The next day I got home from shopping around 5:30; pitch black sky, with the time change making it seem like midnight.  People race through this street lamp-less stretch of road night or day, and I’ve always been nervous about BC getting loose. Spotting an unfamiliar dog walking down the road, I decided to leave BC in the truck while unloading groceries; but before I reached the door I heard a horrible THUD, followed by an anguished yelp.  My heart stopped until I remembered BC was safe, and grabbing a flashlight I took off down the road.

I prayed I was wrong since I didn’t see any car, until my light reflected the dog’s tag on the road.  A chocolate lab-mix, she was still breathing but too large for me to handle. Far down the road the driver had stopped and eventually turned around. Together we got her off the road and to the neighbor’s; my 4’ piece of plastic privacy fence a useful stretcher, FYI.

It was heart-wrenching to watch the poor animal, who never made another sound; the guilt-ridden faces of the Caretaker and the accidental assassin; children screaming in alarm; everyone in tears.  Poor girl didn’t survive, and I’m still tearing up.  Not a very happy Thanksgiving in that household, which includes a child with special needs.  My unfinished article reminds people that kids are walking to and from bus stops in the dark, so I’m repeating it here.

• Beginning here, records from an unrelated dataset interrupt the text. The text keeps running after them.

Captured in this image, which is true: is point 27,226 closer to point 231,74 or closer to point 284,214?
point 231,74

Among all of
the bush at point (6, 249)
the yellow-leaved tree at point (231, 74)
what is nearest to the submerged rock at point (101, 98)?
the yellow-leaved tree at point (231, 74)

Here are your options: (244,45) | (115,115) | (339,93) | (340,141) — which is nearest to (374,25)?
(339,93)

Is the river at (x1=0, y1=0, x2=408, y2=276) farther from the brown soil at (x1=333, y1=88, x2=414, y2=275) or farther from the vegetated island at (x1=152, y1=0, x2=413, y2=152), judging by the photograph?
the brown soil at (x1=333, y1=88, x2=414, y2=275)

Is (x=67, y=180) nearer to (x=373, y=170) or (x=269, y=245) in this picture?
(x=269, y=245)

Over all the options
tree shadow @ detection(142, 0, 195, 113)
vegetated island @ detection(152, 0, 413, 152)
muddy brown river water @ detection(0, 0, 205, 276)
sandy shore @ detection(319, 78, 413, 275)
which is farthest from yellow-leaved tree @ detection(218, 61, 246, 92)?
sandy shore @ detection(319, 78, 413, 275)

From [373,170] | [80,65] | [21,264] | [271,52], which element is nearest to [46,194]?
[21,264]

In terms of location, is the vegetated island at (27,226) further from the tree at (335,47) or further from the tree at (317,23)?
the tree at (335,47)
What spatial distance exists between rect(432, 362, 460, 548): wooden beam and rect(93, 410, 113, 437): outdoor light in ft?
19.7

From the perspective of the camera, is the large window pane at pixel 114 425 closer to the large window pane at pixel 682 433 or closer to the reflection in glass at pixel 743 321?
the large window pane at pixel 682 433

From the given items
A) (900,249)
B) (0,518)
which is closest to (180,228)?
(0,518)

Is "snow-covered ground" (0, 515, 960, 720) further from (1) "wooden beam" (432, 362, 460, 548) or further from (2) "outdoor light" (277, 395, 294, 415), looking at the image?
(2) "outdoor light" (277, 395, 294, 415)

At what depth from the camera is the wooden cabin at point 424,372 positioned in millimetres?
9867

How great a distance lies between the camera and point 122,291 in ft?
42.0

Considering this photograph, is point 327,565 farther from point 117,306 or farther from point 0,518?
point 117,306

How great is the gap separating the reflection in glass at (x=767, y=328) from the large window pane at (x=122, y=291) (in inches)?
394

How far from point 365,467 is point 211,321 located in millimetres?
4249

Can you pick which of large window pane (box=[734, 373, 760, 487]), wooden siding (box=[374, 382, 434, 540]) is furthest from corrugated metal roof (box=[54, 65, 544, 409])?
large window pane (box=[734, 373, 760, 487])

One hour before leaving for my friend’s Thanksgiving dinner I discovered I’d unfortunately neglected the condensation in my RV, and after a week of terribly cold weather ice had formed on the walls and my mattress was soaked.  Good thing it was a sunny day; I didn’t let the fiasco spoil my plans; and I make sure I keep the hatches cracked open.

I did finally meet Patrick Duffy (Bobby Ewing from Dallas) a couple weeks ago outside the Post Office.  I was so nervous and couldn’t stop thinking of him naked in the shower.  He remains drop-dead gorgeous with a full head of mostly-salt-and-pepper hair, crinkle lines around his eyes; and is the most gracious famous person I’ve bushwhacked in a long time:

“Excuse me.”  He didn’t turn.  “EXCUSE ME!!”  He had no choice.